Sax-a-Go-Go is the second album by Dutch alto saxophonist Candy Dulfer, released in 1993. It entered the US Billboard Top Contemporary Jazz Albums chart at No. 5 in February 1994, remaining on the chart for 31 weeks. The album peaked at number 79 in Australia.
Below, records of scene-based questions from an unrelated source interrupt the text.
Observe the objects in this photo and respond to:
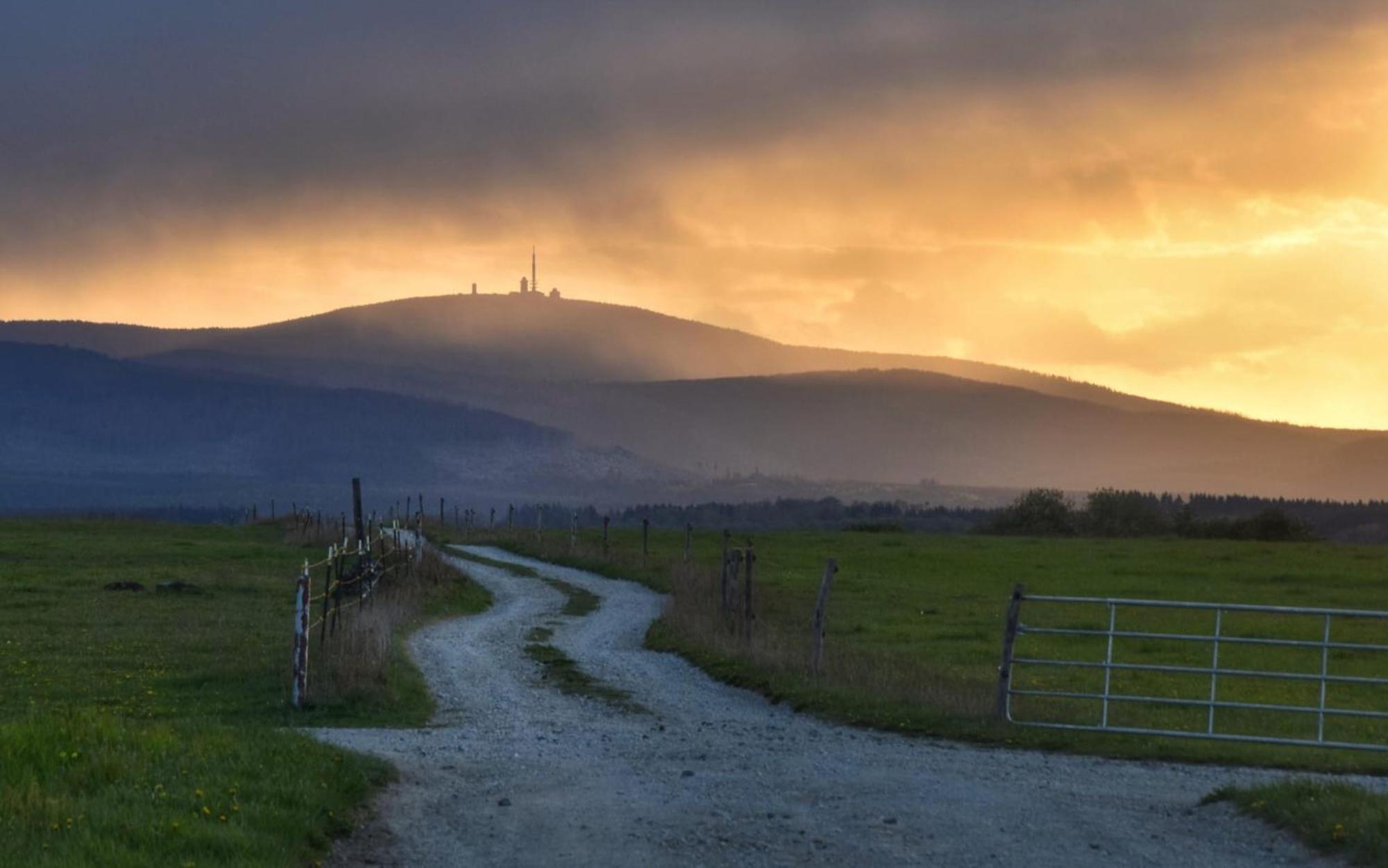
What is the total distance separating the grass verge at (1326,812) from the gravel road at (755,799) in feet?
0.73

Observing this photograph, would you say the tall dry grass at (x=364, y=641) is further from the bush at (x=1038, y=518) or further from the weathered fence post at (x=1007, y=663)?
the bush at (x=1038, y=518)

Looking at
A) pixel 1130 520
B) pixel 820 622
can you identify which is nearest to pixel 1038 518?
pixel 1130 520

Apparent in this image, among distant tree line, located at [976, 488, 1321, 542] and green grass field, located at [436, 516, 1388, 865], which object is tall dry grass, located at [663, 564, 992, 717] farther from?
distant tree line, located at [976, 488, 1321, 542]

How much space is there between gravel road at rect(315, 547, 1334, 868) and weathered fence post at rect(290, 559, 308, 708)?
7.08ft

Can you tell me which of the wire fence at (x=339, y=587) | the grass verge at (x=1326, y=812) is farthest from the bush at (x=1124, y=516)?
the grass verge at (x=1326, y=812)

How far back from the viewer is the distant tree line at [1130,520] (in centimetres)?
11150

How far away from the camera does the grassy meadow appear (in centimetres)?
2389

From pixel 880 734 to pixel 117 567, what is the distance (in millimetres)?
47273

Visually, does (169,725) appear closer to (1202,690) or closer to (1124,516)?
(1202,690)

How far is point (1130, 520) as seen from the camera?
120 meters

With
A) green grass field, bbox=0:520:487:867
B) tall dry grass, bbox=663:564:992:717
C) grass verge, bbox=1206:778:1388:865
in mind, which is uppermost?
grass verge, bbox=1206:778:1388:865

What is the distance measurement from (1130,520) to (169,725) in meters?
109

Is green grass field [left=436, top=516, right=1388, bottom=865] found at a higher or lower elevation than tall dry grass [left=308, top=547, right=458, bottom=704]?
higher

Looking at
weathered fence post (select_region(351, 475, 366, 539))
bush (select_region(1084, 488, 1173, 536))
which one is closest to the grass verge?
weathered fence post (select_region(351, 475, 366, 539))
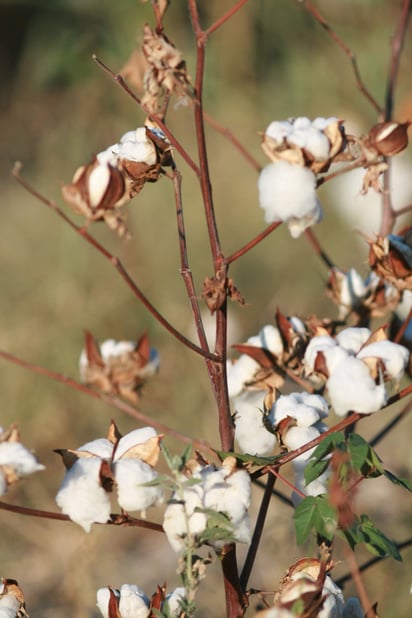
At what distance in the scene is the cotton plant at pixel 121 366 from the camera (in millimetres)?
1138

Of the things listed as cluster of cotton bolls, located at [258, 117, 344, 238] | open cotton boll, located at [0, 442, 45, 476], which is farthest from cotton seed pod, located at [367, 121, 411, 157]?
open cotton boll, located at [0, 442, 45, 476]

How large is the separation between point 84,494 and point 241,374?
1.01 feet

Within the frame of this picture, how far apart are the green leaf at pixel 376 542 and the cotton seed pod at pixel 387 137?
33 centimetres

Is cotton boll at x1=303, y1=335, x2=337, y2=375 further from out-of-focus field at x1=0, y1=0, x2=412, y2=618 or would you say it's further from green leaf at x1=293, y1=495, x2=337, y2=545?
out-of-focus field at x1=0, y1=0, x2=412, y2=618

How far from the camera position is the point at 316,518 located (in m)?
0.72

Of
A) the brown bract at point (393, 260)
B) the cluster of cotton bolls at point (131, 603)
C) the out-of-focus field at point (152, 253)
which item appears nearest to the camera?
the cluster of cotton bolls at point (131, 603)

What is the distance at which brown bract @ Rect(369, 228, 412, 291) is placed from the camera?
91 cm

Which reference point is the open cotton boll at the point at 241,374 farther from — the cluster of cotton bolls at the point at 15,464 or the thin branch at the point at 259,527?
the cluster of cotton bolls at the point at 15,464

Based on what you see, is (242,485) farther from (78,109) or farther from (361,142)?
(78,109)

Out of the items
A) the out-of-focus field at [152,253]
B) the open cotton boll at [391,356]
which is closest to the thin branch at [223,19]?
the open cotton boll at [391,356]

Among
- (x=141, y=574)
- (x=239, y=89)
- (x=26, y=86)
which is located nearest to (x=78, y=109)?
(x=239, y=89)

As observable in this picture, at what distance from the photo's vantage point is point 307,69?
406 cm

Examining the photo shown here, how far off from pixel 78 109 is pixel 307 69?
3.50ft

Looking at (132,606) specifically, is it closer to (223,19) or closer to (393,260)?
(393,260)
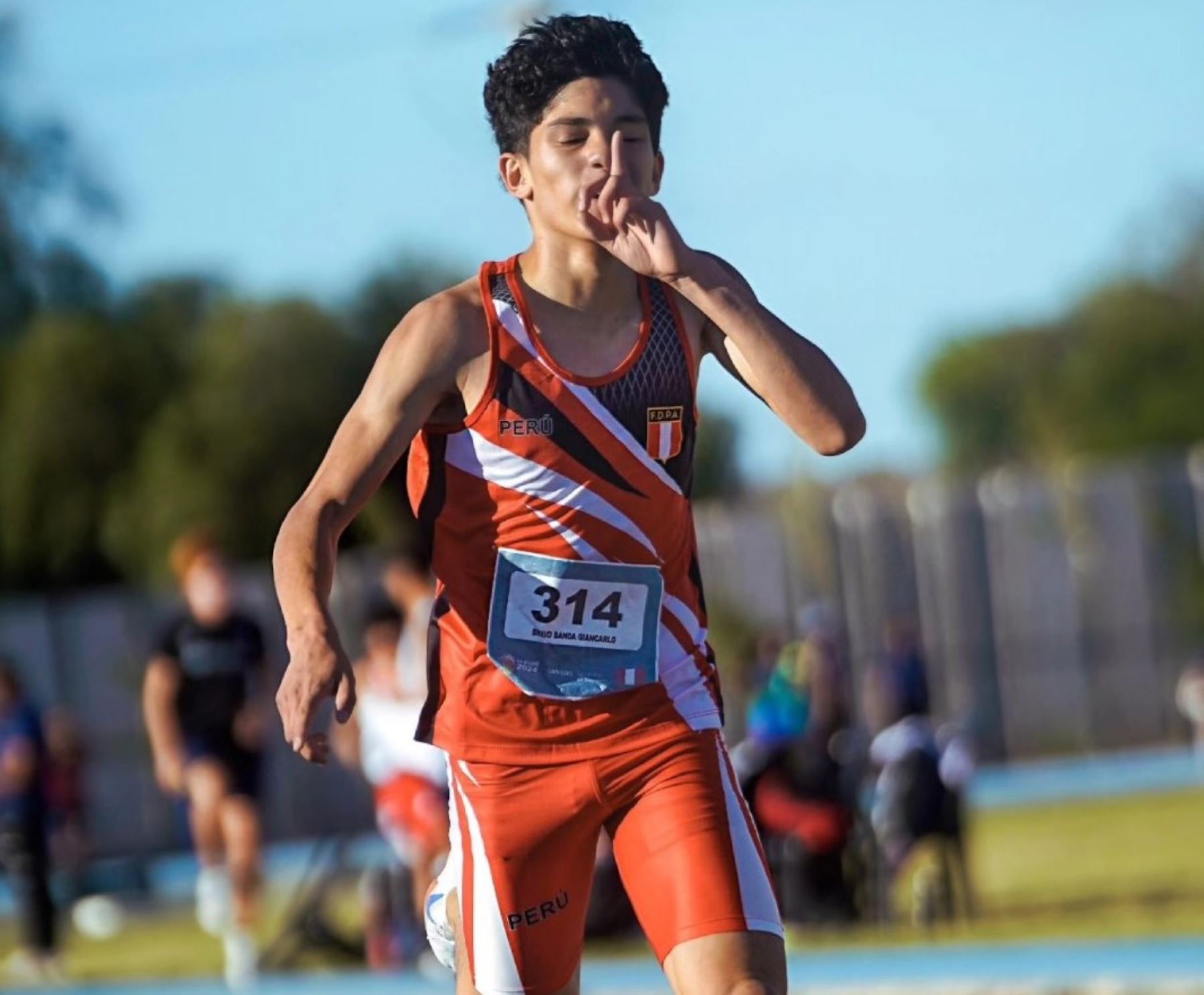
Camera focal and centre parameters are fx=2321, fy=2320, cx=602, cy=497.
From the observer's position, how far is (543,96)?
455 centimetres

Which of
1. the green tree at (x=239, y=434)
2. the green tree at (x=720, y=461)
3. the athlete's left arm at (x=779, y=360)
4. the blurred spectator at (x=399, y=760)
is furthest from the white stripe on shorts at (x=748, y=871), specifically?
the green tree at (x=239, y=434)

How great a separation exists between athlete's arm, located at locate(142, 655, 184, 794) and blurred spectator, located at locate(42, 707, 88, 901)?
7293 mm

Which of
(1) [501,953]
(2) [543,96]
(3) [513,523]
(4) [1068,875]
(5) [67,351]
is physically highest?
(5) [67,351]

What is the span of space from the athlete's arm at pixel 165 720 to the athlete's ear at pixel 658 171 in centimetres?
800

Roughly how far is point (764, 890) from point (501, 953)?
0.55 meters

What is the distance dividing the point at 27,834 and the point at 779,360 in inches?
458

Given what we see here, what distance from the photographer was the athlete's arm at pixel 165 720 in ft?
39.5

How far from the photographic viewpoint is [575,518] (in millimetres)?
4535

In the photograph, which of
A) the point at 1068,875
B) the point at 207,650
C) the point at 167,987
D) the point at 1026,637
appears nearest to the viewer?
the point at 167,987

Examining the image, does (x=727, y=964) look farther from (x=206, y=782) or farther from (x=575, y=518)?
(x=206, y=782)

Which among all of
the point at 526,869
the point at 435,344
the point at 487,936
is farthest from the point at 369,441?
the point at 487,936

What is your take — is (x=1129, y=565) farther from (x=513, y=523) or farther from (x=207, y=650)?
(x=513, y=523)

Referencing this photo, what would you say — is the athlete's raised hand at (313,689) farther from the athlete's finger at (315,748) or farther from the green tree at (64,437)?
the green tree at (64,437)

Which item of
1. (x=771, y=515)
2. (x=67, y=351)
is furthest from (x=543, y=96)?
(x=67, y=351)
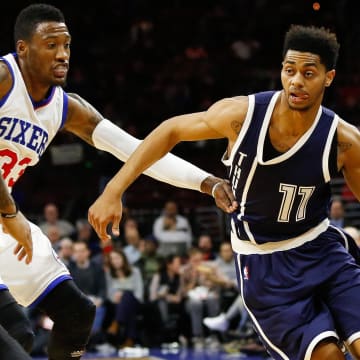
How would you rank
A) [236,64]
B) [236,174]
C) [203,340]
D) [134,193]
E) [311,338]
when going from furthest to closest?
[236,64] < [134,193] < [203,340] < [236,174] < [311,338]

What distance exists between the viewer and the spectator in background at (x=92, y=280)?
453 inches

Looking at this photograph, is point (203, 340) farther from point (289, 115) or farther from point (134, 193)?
point (289, 115)

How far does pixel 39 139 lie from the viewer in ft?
17.3

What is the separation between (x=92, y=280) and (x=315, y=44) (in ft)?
24.9

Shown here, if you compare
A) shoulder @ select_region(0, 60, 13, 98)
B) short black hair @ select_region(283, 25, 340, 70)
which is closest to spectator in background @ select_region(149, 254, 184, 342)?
shoulder @ select_region(0, 60, 13, 98)

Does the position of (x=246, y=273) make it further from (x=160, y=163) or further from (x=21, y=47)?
(x=21, y=47)

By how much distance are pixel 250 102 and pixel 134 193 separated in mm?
Answer: 11392

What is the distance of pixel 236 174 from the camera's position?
4.69 meters

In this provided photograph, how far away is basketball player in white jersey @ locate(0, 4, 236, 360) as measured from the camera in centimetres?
516

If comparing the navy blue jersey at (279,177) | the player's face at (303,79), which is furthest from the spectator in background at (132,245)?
the player's face at (303,79)

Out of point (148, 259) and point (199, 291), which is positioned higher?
point (148, 259)

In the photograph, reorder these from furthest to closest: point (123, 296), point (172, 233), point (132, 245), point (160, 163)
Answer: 1. point (172, 233)
2. point (132, 245)
3. point (123, 296)
4. point (160, 163)

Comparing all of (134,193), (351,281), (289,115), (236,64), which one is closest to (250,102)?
(289,115)

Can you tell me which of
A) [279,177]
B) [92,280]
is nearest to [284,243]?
[279,177]
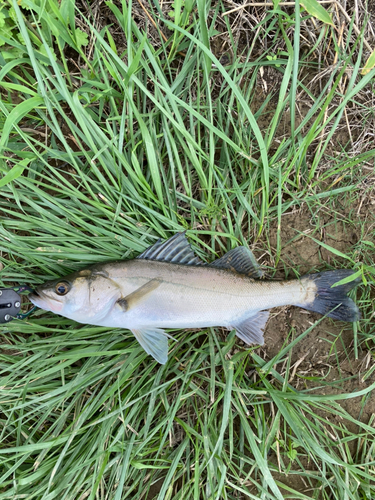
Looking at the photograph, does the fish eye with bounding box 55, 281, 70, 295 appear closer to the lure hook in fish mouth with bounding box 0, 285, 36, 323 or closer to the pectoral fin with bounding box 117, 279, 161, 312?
the lure hook in fish mouth with bounding box 0, 285, 36, 323

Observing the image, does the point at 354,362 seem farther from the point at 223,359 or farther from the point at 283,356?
the point at 223,359

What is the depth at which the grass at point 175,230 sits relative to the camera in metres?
2.76

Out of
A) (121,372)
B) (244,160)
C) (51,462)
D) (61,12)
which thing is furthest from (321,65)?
(51,462)

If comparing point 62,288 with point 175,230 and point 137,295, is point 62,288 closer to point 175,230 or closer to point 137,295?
point 137,295

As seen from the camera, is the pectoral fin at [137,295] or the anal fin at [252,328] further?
the anal fin at [252,328]

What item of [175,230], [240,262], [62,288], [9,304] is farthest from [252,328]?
[9,304]

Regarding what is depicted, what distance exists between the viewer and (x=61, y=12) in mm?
2705

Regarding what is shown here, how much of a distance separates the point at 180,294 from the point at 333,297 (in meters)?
1.42

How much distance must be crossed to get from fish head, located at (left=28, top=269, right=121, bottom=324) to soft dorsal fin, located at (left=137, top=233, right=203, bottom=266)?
0.42 meters

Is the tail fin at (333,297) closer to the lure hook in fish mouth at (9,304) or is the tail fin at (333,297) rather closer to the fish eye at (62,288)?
the fish eye at (62,288)

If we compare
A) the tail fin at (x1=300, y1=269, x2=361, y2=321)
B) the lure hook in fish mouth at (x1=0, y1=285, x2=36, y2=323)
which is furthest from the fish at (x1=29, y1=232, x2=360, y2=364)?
the lure hook in fish mouth at (x1=0, y1=285, x2=36, y2=323)

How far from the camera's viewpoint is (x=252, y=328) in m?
2.99

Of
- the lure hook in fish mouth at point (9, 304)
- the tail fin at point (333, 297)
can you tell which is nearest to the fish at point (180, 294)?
the tail fin at point (333, 297)

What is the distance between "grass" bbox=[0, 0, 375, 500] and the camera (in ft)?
Result: 9.04
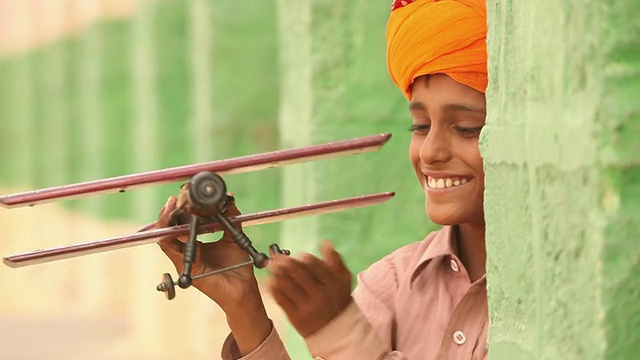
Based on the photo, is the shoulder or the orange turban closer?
the orange turban

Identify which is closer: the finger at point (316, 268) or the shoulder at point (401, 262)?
the finger at point (316, 268)

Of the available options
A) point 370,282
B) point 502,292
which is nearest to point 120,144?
point 370,282

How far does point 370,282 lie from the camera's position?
7.00ft

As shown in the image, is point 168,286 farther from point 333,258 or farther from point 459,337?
point 459,337

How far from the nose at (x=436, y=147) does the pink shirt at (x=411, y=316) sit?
153 millimetres

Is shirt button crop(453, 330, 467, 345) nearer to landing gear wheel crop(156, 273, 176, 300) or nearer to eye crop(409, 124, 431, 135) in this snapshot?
eye crop(409, 124, 431, 135)

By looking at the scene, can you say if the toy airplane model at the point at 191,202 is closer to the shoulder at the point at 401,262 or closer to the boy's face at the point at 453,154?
the boy's face at the point at 453,154

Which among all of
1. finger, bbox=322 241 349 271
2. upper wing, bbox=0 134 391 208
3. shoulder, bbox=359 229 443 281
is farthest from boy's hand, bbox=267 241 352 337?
shoulder, bbox=359 229 443 281

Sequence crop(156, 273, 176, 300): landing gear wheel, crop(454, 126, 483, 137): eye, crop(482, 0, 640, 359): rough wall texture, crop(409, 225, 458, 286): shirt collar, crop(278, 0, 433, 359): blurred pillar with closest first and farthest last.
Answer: crop(482, 0, 640, 359): rough wall texture, crop(156, 273, 176, 300): landing gear wheel, crop(454, 126, 483, 137): eye, crop(409, 225, 458, 286): shirt collar, crop(278, 0, 433, 359): blurred pillar

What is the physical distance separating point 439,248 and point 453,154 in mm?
183

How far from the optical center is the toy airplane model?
5.93 feet

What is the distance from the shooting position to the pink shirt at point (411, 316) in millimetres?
1887

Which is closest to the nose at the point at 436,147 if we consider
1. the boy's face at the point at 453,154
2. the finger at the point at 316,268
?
the boy's face at the point at 453,154

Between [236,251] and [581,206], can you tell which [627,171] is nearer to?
[581,206]
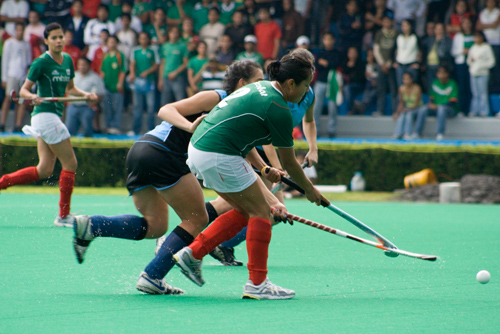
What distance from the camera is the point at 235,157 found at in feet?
14.5

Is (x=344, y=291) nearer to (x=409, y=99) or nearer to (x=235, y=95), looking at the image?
(x=235, y=95)

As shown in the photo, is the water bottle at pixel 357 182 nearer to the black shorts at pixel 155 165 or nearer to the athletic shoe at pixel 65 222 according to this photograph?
the athletic shoe at pixel 65 222

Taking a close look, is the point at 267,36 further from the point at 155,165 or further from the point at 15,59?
the point at 155,165

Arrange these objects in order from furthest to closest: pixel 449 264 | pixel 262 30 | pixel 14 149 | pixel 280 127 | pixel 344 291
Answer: pixel 262 30 < pixel 14 149 < pixel 449 264 < pixel 344 291 < pixel 280 127

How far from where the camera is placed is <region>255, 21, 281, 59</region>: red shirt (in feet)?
50.5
The album includes a version of Eugene McDaniels' Vietnam War protest song "Compared to What", and "I Can't Make You Love Me", a hit for Bonnie Raitt from her album Luck of the Draw (1991).

Professional ratings
Review scores
| Source | Rating |
| AllMusic | Star |

==Track listing==

1. "2 Funky" (Ulco Bed) – 4:50
2. "Sax-a-Go-Go" (featuring Easy Mo Bee) (Easy Mo Bee, Candy Dulfer) – 4:54
3. "Mister Marvin" (Ulco Bed) – 5:33
4. "Man in the Desert" (Candy Dulfer, Ulco Bed) – 5:37
5. "Bob's Jazz" (Ulco Bed) – 4:53
6. "Jamming" (Candy Dulfer, Ulco Bed) – 5:21
7. "I Can't Make You Love Me" (Allen Shamblin, Mike Reid) – 4:35
8. "Pick Up the Pieces" (Roger Ball, Hamish Stuart, White, Robbie McIntosh, Owen McIntyre, Malcolm Duncan, Alan Gorrie, Yze) – 4:12
9. "Compared to What" (J Mac Daniels) – 5:56
10. "Sunday Afternoon" (Prince) – 8:06

===Track listing (US/Canada)===
1. "2 Funky" (Ulco Bed) – 4:50
2. "Sax-a-Go-Go" (featuring Easy Mo Bee) (Easy Mo Bee, Candy Dulfer) – 4:54
3. "Mister Marvin" (Ulco Bed) – 5:33
4. "Man in the Desert" (Candy Dulfer, Ulco Bed) – 5:37
5. "Bob's Jazz" (Ulco Bed) – 4:53
6. "Jamming" (Candy Dulfer, Ulco Bed) – 5:21
7. "I Can't Make You Love Me" (Allen Shamblin, Mike Reid) – 4:35
8. "Pick Up the Pieces (Single Version)" (Roger Ball, Hamish Stuart, White, Robbie McIntosh, Owen McIntyre, Malcom Duncan, Alan Gorrie, Yze) – 4:02
9. "Sunday Afternoon" (Prince) – 8:06
10. "2 Funky (Radio Version)" (Ulco Bed) – 4:36

==Personnel==
- Candy Dulfer – vocals, alto, tenor, baritone, and soprano saxophone
- Ulco Bed – bass guitar, guitar, drums, percussion, vocals, keyboards
- Frans Hendriks – percussion, drums

==Sales and certifications==

Certifications for Sax-a-Go-Go
| Region | Certification | Certified units/sales |
| Japan (RIAJ) | Gold | 100,000^{^} |
| Netherlands (NVPI) | Gold | 50,000^{^} |
^{^} Shipments figures based on certification alone.